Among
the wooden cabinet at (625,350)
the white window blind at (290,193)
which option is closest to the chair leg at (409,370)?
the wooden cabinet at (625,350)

---------------

## [TASK DIRECTIONS]
Rewrite the records with "chair leg" replaced by "stool leg", leaving everything else unchanged.

## [EXERCISE SOLUTION]
Among
the wooden cabinet at (625,350)
the white window blind at (290,193)
which option is closest to the stool leg at (409,370)?
the wooden cabinet at (625,350)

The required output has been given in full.